Bella had always been insufferably stubborn about things like this, and while I loved her for it, it killed me to see her sacrifice her happiness for mine. Phil had told me that Bella wasn't a child, she could think for herself, and I knew it to be true. I wanted to live with my new husband, to watch him play, but I worried about her so much. Some small part of me ached in a way only a mother could, as I watched her vanish from my sight.

Her flight didn't leave for another hour, but I bought a cup of coffee and sat with my forehead pressed against the glass of the windows in the waiting area. I could just see the plane at her gate in the distance, and I watched the miniscule workers load luggage into the belly of the jet. Slowly, passengers began to board and several pulled down their window shades to block the sunlight that was steadily streaming down. It was a perfect Phoenix day – the sky impossibly blue, not a cloud in sight. So why did I have to feel like my heart was being wrenched in two?

Hugging my knees to my chest, I watched as the plane began to taxi to the runway. Even now my beloved daughter was sitting on that flight, listening to the stewards give a tired speech about safety, waiting for the moment when the plane would take off and carry her far, far away from me. My breath quickened as the plane increased its speed, slowly but steadily, until it was off the ground, flying into the glorious light, farther, farther, until it was only a dot on the horizon, and then gone.

It was then that I began to cry.

Great gasps and sobs bubbled up inside my chest, spilling out of me. I cried for myself, for how selfish I was, for Phil, for Charlie. But most of all, I cried for my daughter, my brave, beautiful Bella, who was off to the place that I had escaped from seventeen years ago. At last my tears were spent, and I simply sat there as my chest heaved. She was gone, and nothing could change that. I had to pull myself together.

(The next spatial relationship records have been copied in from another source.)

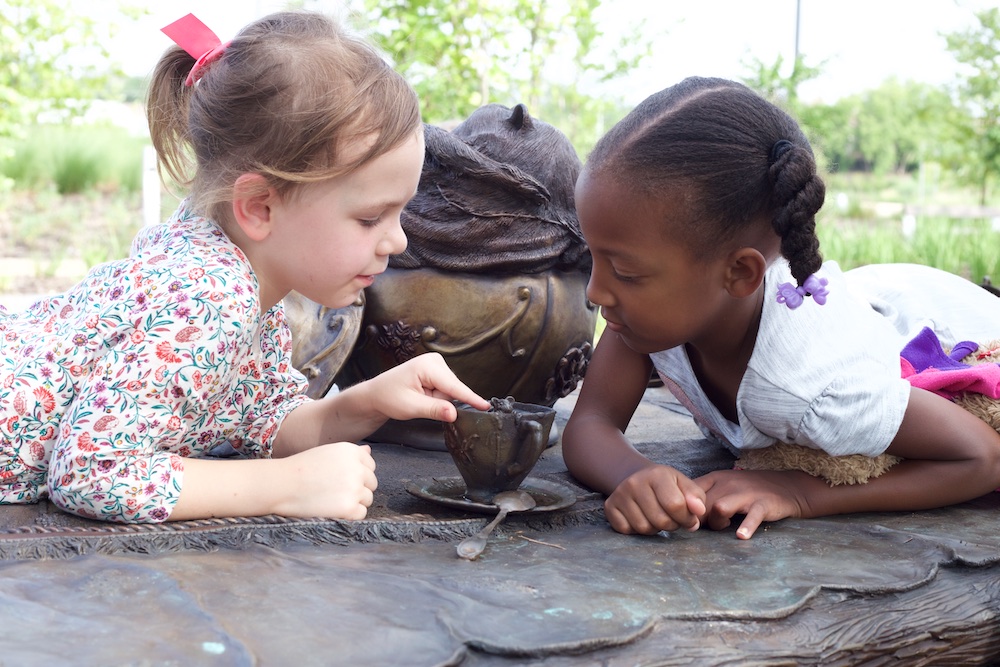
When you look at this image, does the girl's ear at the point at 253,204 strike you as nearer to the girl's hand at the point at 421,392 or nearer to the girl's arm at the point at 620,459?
the girl's hand at the point at 421,392

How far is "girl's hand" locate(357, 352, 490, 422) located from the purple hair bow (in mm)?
656

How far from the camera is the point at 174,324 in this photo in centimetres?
169

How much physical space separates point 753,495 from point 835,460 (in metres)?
0.24

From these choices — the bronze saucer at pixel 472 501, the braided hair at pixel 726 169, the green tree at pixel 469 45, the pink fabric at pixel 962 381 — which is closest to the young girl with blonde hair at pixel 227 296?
the bronze saucer at pixel 472 501

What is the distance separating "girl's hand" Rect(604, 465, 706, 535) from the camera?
70.1 inches

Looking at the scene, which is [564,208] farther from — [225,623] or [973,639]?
[225,623]

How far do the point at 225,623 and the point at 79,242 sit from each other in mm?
7426

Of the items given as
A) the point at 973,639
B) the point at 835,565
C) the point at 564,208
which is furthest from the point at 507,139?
the point at 973,639

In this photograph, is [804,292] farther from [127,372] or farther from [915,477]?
[127,372]

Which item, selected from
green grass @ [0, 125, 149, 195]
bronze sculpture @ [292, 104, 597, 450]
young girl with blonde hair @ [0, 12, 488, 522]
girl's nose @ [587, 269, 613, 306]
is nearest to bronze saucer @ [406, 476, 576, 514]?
young girl with blonde hair @ [0, 12, 488, 522]

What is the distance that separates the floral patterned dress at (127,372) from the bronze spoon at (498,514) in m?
0.53

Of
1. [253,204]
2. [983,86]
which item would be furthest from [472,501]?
[983,86]

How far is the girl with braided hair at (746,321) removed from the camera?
1.89 meters

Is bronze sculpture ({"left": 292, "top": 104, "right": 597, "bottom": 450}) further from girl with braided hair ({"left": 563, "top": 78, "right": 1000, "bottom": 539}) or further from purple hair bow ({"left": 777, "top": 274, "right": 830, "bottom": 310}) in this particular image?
purple hair bow ({"left": 777, "top": 274, "right": 830, "bottom": 310})
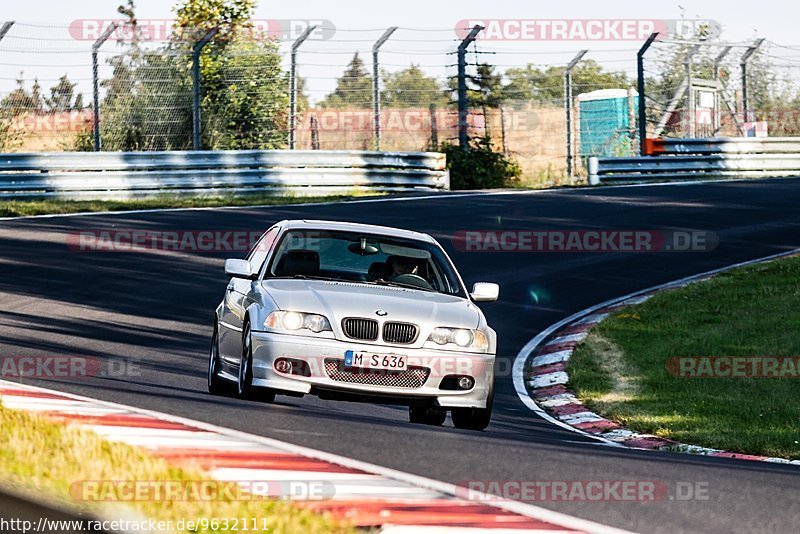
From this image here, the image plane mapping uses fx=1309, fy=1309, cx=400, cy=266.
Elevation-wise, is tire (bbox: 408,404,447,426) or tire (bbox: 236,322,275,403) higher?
tire (bbox: 236,322,275,403)

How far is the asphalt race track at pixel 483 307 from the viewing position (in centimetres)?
643

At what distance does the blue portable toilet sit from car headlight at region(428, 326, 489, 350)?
110 ft

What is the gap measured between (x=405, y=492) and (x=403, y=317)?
11.1ft

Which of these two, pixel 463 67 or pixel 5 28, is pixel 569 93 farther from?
pixel 5 28

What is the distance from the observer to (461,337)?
8953 millimetres

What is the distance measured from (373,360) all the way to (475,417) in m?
0.97

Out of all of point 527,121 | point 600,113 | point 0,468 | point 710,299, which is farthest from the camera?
point 527,121

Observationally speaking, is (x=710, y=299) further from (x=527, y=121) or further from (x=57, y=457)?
(x=527, y=121)

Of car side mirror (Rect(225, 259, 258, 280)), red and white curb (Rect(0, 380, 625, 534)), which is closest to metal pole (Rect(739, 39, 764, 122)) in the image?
car side mirror (Rect(225, 259, 258, 280))

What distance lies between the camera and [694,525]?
5.44 meters

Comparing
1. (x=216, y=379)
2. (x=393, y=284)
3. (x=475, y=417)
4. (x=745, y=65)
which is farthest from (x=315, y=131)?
(x=475, y=417)

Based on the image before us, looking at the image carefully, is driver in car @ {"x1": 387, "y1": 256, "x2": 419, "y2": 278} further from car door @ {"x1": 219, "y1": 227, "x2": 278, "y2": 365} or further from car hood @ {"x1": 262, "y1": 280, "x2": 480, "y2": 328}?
car door @ {"x1": 219, "y1": 227, "x2": 278, "y2": 365}

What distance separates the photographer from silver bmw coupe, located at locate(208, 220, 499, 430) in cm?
863

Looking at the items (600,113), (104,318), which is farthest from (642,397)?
(600,113)
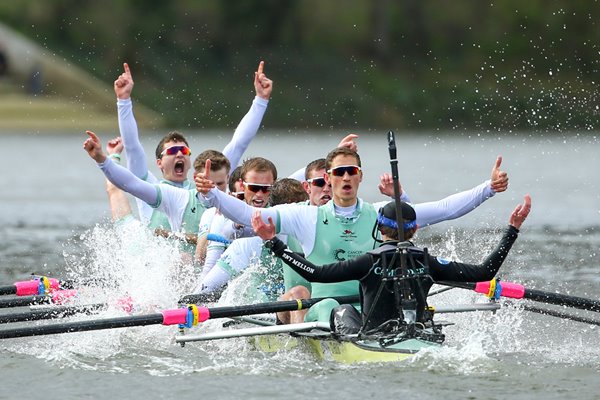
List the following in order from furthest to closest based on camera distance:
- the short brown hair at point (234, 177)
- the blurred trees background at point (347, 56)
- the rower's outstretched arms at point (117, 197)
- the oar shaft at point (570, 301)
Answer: the blurred trees background at point (347, 56) → the rower's outstretched arms at point (117, 197) → the short brown hair at point (234, 177) → the oar shaft at point (570, 301)

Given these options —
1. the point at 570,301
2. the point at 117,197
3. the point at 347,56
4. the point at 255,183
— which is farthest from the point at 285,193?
the point at 347,56

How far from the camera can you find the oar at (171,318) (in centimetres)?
1010

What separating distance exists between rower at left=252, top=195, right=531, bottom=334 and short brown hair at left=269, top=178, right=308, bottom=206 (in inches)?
59.6

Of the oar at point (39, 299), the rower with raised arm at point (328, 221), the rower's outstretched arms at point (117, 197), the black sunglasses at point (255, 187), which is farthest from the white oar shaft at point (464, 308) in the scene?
the rower's outstretched arms at point (117, 197)

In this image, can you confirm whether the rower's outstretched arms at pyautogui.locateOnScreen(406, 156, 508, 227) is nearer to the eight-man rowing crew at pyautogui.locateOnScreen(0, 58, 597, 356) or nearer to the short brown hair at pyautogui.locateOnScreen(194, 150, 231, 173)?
the eight-man rowing crew at pyautogui.locateOnScreen(0, 58, 597, 356)

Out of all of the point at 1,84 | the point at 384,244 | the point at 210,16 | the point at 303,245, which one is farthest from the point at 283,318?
the point at 210,16

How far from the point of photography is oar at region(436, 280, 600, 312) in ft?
35.4

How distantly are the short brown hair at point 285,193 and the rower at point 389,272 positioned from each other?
4.97 feet

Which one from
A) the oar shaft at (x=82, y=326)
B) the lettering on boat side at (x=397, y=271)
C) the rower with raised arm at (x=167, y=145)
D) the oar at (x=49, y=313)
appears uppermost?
the rower with raised arm at (x=167, y=145)

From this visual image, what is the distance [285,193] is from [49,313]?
7.03 feet

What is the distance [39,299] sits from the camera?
1271 centimetres

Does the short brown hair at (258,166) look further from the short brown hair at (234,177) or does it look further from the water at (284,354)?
the water at (284,354)

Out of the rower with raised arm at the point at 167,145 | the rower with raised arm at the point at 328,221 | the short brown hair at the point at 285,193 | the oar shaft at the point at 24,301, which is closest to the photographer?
the rower with raised arm at the point at 328,221

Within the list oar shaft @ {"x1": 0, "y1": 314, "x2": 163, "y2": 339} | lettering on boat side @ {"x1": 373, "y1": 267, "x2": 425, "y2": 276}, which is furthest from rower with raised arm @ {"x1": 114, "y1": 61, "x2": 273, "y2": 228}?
lettering on boat side @ {"x1": 373, "y1": 267, "x2": 425, "y2": 276}
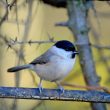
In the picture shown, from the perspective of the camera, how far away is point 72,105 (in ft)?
15.3

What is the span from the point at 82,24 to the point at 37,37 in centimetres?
48

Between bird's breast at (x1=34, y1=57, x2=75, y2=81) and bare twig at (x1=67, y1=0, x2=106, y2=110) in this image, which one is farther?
bare twig at (x1=67, y1=0, x2=106, y2=110)

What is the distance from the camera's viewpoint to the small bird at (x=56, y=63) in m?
3.16

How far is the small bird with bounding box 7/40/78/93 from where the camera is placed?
3.16 meters

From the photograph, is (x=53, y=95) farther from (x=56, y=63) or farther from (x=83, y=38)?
(x=83, y=38)

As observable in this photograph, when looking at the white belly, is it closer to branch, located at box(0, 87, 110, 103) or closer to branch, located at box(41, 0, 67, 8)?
branch, located at box(0, 87, 110, 103)

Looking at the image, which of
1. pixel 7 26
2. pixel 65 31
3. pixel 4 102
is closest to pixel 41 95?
pixel 4 102

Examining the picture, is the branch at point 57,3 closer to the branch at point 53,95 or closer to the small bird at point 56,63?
the small bird at point 56,63

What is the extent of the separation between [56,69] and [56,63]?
0.05 meters

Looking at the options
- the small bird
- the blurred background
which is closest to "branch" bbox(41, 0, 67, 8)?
the blurred background

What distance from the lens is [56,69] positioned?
10.4ft

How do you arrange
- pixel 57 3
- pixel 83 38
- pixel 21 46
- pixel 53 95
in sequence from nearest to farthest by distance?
pixel 53 95 < pixel 21 46 < pixel 83 38 < pixel 57 3

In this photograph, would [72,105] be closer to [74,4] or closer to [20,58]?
[74,4]

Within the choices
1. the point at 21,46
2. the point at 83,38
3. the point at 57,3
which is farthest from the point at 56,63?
the point at 57,3
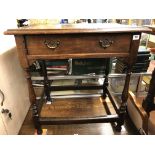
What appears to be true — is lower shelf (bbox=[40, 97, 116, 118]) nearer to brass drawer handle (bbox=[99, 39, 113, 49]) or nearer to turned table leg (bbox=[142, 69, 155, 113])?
turned table leg (bbox=[142, 69, 155, 113])

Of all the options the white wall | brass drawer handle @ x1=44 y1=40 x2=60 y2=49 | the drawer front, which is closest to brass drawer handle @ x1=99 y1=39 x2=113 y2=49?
the drawer front

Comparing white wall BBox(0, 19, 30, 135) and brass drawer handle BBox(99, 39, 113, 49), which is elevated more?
brass drawer handle BBox(99, 39, 113, 49)

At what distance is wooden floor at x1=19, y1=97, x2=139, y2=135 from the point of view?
980mm

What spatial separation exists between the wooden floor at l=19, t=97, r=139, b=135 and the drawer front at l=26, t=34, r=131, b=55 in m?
0.57

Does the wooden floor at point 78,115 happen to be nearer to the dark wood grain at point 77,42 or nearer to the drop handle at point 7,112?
the drop handle at point 7,112

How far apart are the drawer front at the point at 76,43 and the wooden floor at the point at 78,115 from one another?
22.3 inches

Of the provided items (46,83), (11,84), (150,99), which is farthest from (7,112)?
(150,99)

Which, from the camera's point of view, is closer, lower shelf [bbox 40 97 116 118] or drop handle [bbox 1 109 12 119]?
drop handle [bbox 1 109 12 119]

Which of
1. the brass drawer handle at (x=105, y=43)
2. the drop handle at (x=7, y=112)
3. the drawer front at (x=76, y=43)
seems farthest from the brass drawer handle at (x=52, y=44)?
the drop handle at (x=7, y=112)

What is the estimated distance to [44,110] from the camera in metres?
1.19

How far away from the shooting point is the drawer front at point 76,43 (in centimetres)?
66
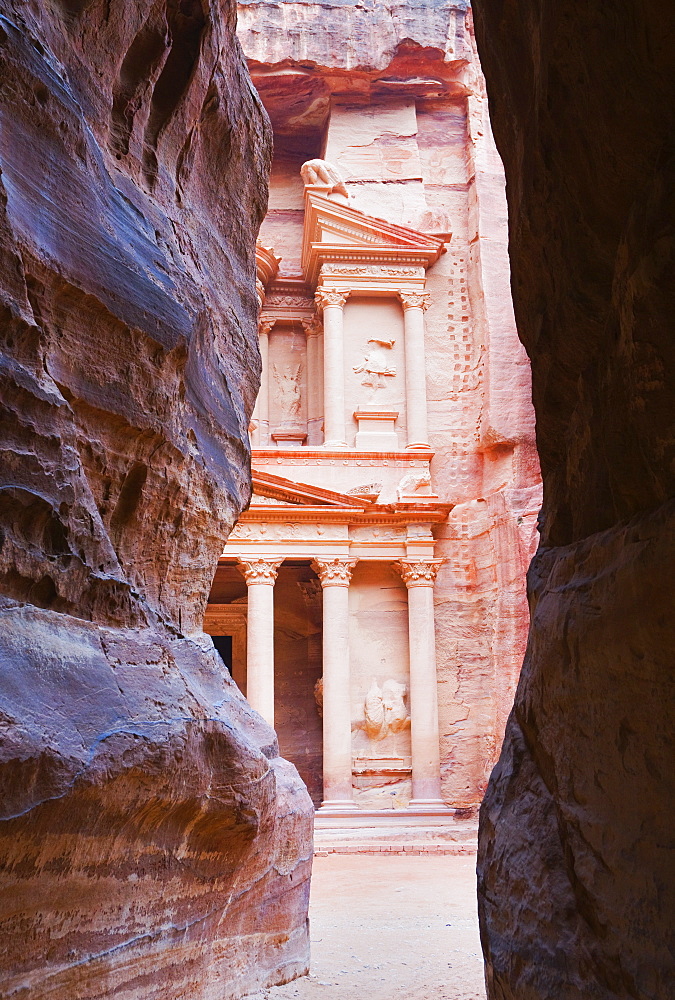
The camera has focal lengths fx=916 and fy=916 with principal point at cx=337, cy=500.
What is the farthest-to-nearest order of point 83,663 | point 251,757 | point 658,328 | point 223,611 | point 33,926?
point 223,611 → point 251,757 → point 83,663 → point 33,926 → point 658,328

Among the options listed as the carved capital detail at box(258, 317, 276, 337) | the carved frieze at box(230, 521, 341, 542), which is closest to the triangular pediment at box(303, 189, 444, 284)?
the carved capital detail at box(258, 317, 276, 337)

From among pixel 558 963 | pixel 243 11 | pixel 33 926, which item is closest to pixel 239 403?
pixel 33 926

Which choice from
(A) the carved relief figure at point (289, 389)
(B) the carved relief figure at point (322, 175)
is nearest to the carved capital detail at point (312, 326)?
(A) the carved relief figure at point (289, 389)

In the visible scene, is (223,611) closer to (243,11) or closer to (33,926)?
(243,11)

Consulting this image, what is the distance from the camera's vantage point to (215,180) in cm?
577

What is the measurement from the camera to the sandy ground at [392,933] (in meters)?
6.29

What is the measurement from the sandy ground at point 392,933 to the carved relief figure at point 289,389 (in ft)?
35.0

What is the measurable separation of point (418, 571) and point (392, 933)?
31.2ft

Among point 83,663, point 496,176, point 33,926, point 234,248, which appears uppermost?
point 496,176

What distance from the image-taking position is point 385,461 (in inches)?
725

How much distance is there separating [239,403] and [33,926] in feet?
11.1

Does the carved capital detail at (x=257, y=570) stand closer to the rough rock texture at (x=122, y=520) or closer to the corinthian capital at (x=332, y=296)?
the corinthian capital at (x=332, y=296)

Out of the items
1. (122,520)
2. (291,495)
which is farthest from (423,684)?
(122,520)

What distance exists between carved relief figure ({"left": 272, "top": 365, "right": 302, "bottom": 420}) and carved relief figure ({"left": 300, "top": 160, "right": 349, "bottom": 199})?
4.08 meters
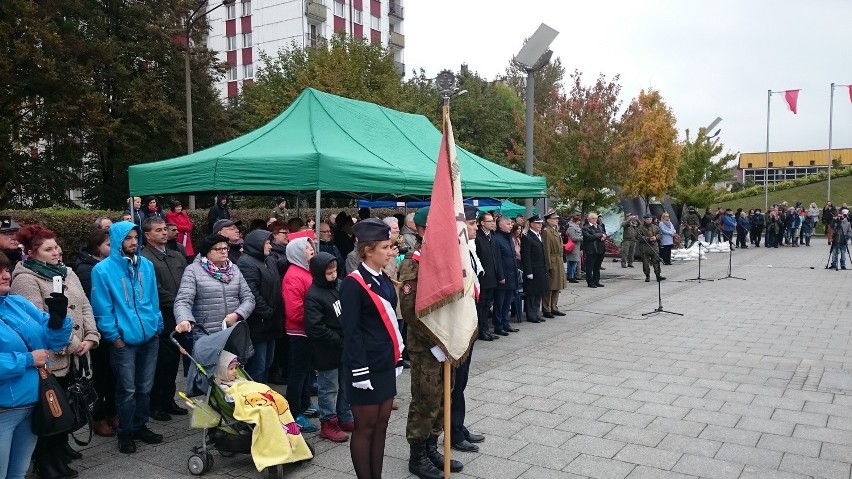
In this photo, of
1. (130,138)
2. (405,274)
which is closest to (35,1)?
(130,138)

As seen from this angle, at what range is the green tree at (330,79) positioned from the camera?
2567 centimetres

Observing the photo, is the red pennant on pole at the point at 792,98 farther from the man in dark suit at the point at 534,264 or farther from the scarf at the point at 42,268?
the scarf at the point at 42,268

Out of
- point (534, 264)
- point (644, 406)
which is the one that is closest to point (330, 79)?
point (534, 264)

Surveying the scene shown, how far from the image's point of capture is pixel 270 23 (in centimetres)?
4547

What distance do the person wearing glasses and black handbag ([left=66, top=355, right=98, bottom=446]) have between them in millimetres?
917

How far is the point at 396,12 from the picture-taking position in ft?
175

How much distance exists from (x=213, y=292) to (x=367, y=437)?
2.25 metres

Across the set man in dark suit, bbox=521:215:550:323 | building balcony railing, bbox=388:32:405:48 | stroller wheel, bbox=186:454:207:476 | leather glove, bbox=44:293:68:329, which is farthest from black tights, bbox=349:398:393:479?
building balcony railing, bbox=388:32:405:48

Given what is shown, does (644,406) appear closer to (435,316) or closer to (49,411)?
(435,316)

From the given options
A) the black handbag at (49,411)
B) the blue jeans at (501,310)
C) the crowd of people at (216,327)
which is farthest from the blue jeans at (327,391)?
the blue jeans at (501,310)

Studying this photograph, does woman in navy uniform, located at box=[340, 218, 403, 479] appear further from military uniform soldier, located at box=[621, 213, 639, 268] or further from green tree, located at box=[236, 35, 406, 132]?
green tree, located at box=[236, 35, 406, 132]

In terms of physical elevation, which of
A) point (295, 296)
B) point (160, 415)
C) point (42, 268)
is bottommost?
point (160, 415)

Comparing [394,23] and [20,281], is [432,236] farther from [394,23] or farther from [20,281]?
[394,23]

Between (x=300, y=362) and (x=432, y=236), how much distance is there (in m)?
2.05
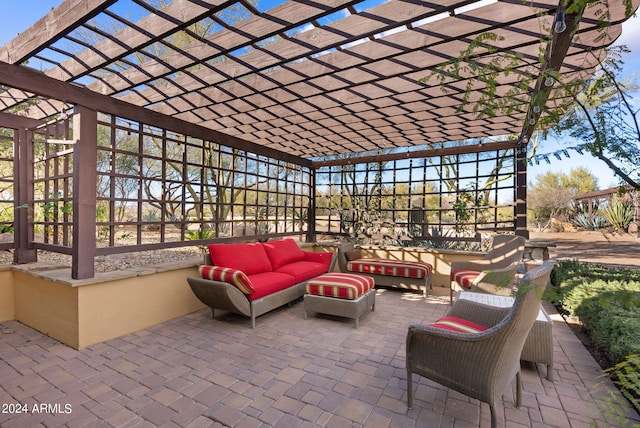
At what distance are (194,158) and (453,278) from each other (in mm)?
6953

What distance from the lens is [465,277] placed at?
4.34m

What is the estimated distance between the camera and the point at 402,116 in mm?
4562

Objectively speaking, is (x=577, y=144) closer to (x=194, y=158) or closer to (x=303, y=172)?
(x=303, y=172)

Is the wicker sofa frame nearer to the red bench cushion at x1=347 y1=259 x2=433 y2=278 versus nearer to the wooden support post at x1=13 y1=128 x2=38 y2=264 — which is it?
the red bench cushion at x1=347 y1=259 x2=433 y2=278

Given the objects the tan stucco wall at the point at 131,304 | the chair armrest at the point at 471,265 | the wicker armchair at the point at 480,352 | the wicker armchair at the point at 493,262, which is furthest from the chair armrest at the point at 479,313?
the tan stucco wall at the point at 131,304

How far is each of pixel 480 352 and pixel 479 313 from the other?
84cm

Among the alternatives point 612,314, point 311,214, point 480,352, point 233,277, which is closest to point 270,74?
point 233,277

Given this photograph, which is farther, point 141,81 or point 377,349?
point 141,81

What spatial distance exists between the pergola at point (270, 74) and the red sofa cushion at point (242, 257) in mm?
681

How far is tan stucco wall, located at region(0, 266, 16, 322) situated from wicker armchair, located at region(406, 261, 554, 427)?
473 cm

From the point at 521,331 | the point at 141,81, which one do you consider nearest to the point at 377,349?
the point at 521,331

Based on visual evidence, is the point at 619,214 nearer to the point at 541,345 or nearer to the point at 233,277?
the point at 541,345

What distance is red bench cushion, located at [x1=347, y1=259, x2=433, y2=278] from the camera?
5150 mm

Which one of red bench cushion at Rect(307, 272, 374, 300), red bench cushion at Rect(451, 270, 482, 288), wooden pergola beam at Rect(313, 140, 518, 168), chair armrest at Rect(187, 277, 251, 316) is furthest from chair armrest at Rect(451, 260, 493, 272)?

I walked to my car, feeling world-weary all of a sudden. It was as though I had aged ten years in the last hour. Opening my door, I put my keys in the ignition but didn't turn them, instead sitting with my eyes closed and basking in the Phoenix sun, letting the light wash me clean of my tears, leaving me as fresh as a new-born baby. I opened my eyes, and suddenly it seemed as though maybe, just maybe, I would be all right.